A living willow fence

Living willow fence on Laird Drive by The Living Wall

There are hedges and there are fences. When the twain meets, it’s a living fence, like this one spied on Laird Drive at Commercial Road last spring.

A closer look showed the material used as willow wands. Straight, flexible and determined to grow – anywhere – willow is the ideal material for a project like this.

The fence secludes a bank entrance from some noisy transport traffic on Commercial – superior noise mitigation is one advantage of a living fence, according to the supplier’s website. Another benefit, important for urban users: no graffiti. Unless you count the brushstroke pattern of willow leaves as living graffiti, too. That I could live with, easily.

Some sleuthing uncovered this supplier to be The Living Wall (after trying to reach them, I finally confirmed the source by spotting this project on their Facebook page). Here are a few details.


This living fence is a woven basketwork of willow wands between wooden frames.
The saplings root where they touch, and eventually will grow to disguise the stationary framework
Drip hosing was integrated with the framework to irrigate the living fence until it becomes established
A few months later, the hedge is filling in very nicely

This isn’t the only type of living willow fence by any means. The other day, when researching Patrinia, I noticed that Bluestem Nursery sells willow rods, and even gives you their own recipe for weaving living willow structures. It might be a fun project for an ambitious gardener.

Just to show you how determined willow can be, take a look at these offshoots coming off the exposed roots of willows by Lake Ontario in Tommy Thompson Park. Where there’s a willow, there’s a way.

Extracts from plants like willow that sprout or root easily are sometimes used to help root other plants


  1. This is just what I have been looking for, Helen, thanks for sharing it!

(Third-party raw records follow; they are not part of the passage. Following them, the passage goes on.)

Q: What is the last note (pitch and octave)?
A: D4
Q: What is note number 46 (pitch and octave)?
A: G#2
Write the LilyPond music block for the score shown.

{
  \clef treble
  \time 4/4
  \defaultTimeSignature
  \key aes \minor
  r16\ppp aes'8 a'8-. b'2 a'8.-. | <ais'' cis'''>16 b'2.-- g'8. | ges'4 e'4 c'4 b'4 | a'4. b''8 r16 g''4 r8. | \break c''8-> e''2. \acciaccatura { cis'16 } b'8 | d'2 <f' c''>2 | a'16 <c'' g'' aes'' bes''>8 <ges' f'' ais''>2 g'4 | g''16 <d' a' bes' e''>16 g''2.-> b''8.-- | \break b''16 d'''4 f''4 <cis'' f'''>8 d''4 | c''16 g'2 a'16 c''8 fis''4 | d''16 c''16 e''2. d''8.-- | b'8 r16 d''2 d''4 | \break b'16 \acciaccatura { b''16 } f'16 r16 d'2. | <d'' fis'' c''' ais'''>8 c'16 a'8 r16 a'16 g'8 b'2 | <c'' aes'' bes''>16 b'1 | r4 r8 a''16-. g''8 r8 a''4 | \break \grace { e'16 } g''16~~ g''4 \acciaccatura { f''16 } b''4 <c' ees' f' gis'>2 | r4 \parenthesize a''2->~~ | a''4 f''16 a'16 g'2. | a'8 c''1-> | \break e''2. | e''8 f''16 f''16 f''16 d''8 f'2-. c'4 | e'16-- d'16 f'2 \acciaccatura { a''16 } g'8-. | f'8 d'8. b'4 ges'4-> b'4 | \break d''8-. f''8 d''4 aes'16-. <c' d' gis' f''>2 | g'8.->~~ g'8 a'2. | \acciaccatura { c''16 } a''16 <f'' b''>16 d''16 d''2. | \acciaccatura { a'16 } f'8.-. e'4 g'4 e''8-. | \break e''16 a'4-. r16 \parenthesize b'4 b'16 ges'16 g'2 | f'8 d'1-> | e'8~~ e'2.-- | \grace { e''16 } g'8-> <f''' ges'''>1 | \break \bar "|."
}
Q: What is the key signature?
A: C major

I really like the idea of the living fence, have the willow, recently coppiced to give us the long and straight whips to with which to weave it at Semi's house. Love that you are coming to Asheville next year!


  2. Fedge is a good name for it, Diana. Anything that roots easily might do. I've heard that hazel has also been used historically for this type of woven hedging.

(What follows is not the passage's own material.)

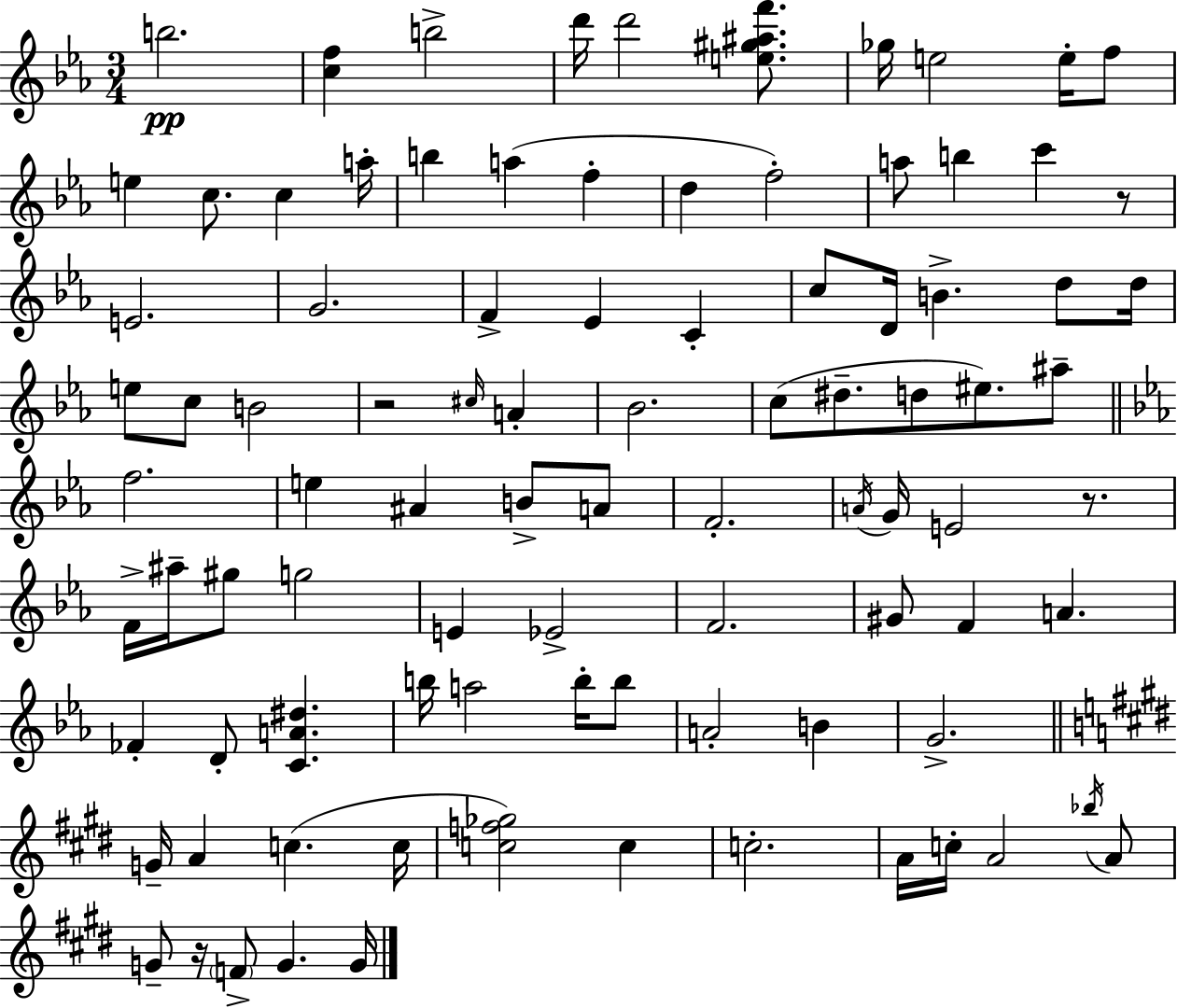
B5/h. [C5,F5]/q B5/h D6/s D6/h [E5,G#5,A#5,F6]/e. Gb5/s E5/h E5/s F5/e E5/q C5/e. C5/q A5/s B5/q A5/q F5/q D5/q F5/h A5/e B5/q C6/q R/e E4/h. G4/h. F4/q Eb4/q C4/q C5/e D4/s B4/q. D5/e D5/s E5/e C5/e B4/h R/h C#5/s A4/q Bb4/h. C5/e D#5/e. D5/e EIS5/e. A#5/e F5/h. E5/q A#4/q B4/e A4/e F4/h. A4/s G4/s E4/h R/e. F4/s A#5/s G#5/e G5/h E4/q Eb4/h F4/h. G#4/e F4/q A4/q. FES4/q D4/e [C4,A4,D#5]/q. B5/s A5/h B5/s B5/e A4/h B4/q G4/h. G4/s A4/q C5/q. C5/s [C5,F5,Gb5]/h C5/q C5/h. A4/s C5/s A4/h Bb5/s A4/e G4/e R/s F4/e G4/q. G4/s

  3. Awesome, I make non living willow fences and this has applications that I think would work well in certain places. Seems like they would need to be trimmed often. And then what about when they grow into trees?

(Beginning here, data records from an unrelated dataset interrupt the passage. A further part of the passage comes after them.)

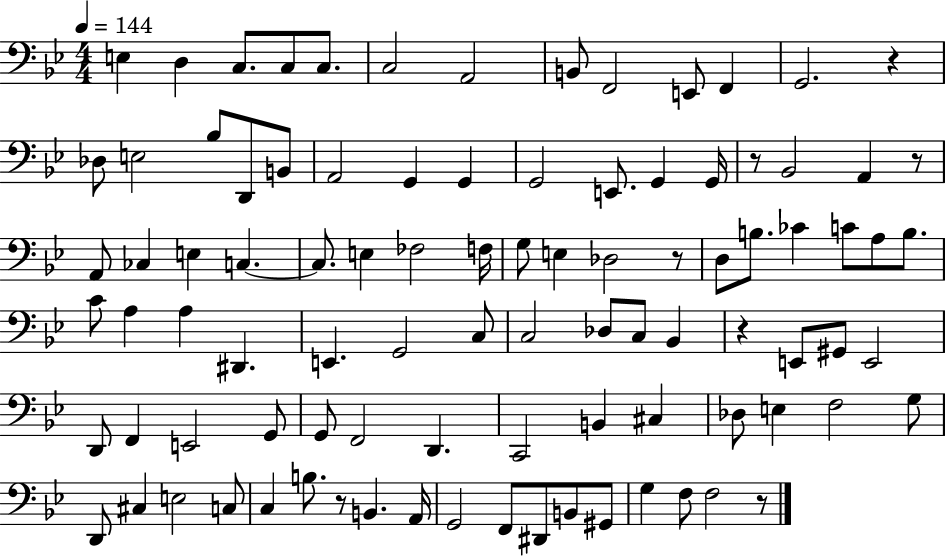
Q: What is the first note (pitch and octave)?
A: E3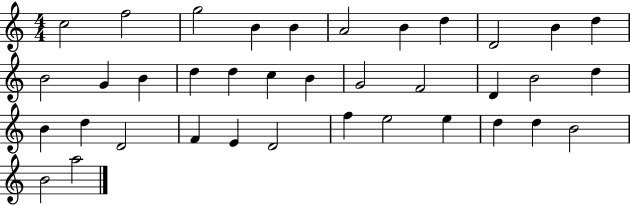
C5/h F5/h G5/h B4/q B4/q A4/h B4/q D5/q D4/h B4/q D5/q B4/h G4/q B4/q D5/q D5/q C5/q B4/q G4/h F4/h D4/q B4/h D5/q B4/q D5/q D4/h F4/q E4/q D4/h F5/q E5/h E5/q D5/q D5/q B4/h B4/h A5/h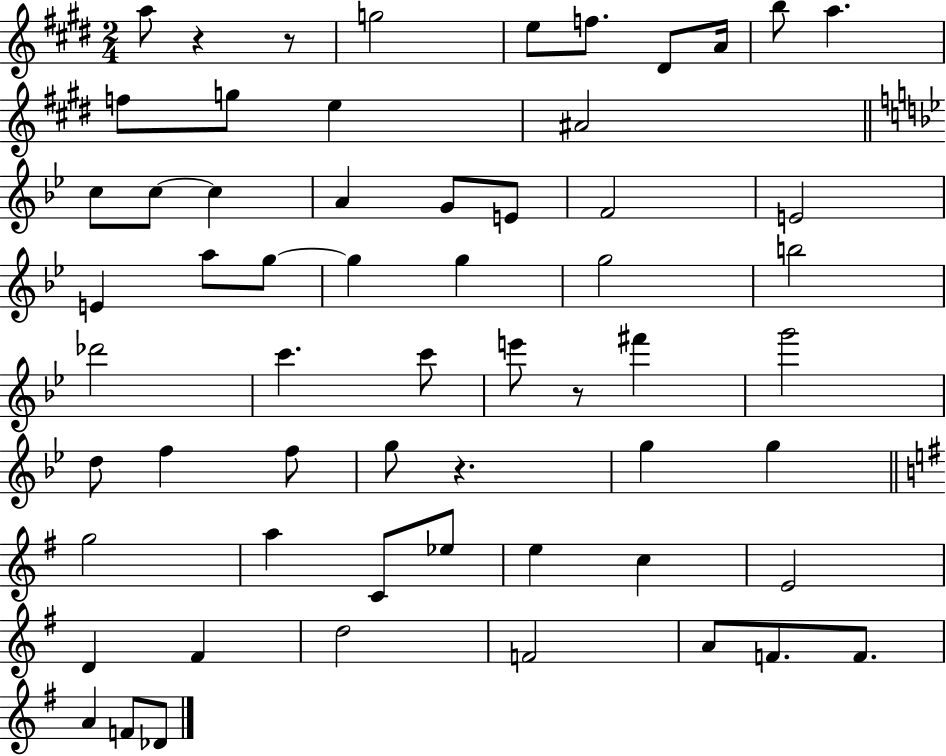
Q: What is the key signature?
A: E major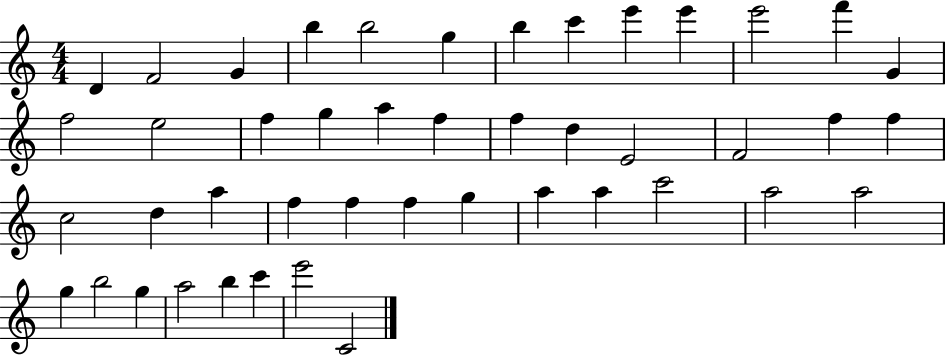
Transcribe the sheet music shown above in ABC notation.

X:1
T:Untitled
M:4/4
L:1/4
K:C
D F2 G b b2 g b c' e' e' e'2 f' G f2 e2 f g a f f d E2 F2 f f c2 d a f f f g a a c'2 a2 a2 g b2 g a2 b c' e'2 C2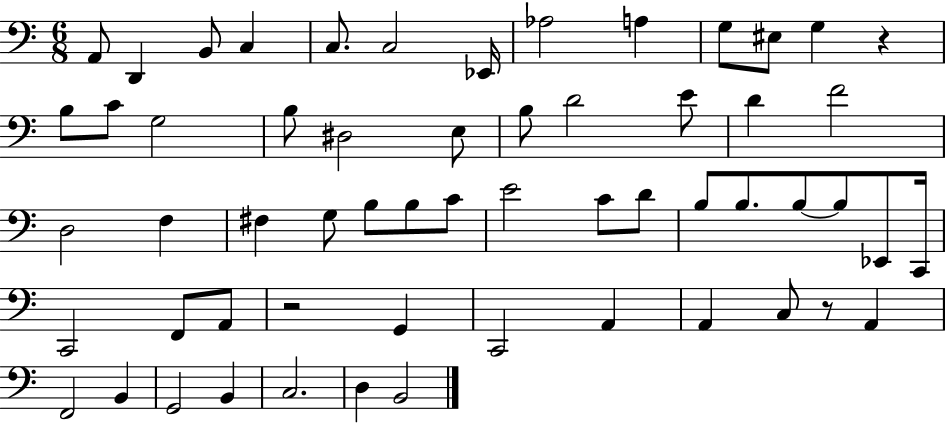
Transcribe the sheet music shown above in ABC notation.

X:1
T:Untitled
M:6/8
L:1/4
K:C
A,,/2 D,, B,,/2 C, C,/2 C,2 _E,,/4 _A,2 A, G,/2 ^E,/2 G, z B,/2 C/2 G,2 B,/2 ^D,2 E,/2 B,/2 D2 E/2 D F2 D,2 F, ^F, G,/2 B,/2 B,/2 C/2 E2 C/2 D/2 B,/2 B,/2 B,/2 B,/2 _E,,/2 C,,/4 C,,2 F,,/2 A,,/2 z2 G,, C,,2 A,, A,, C,/2 z/2 A,, F,,2 B,, G,,2 B,, C,2 D, B,,2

    1. Hi, David, Most hedges (eg. privet) have to be trimmed often and some (eg. Siberian elm) will grow into trees — huge trees — if left untended. We wrote about escaped hedges a while back. I'll likely do an update on this hedge this summer, so stay tuned.

    1. Whenever I've been near this hedge over the summer, I've either been in a hurry to get somewhere or couldn't find a place to stop. But it really has filled in over the years.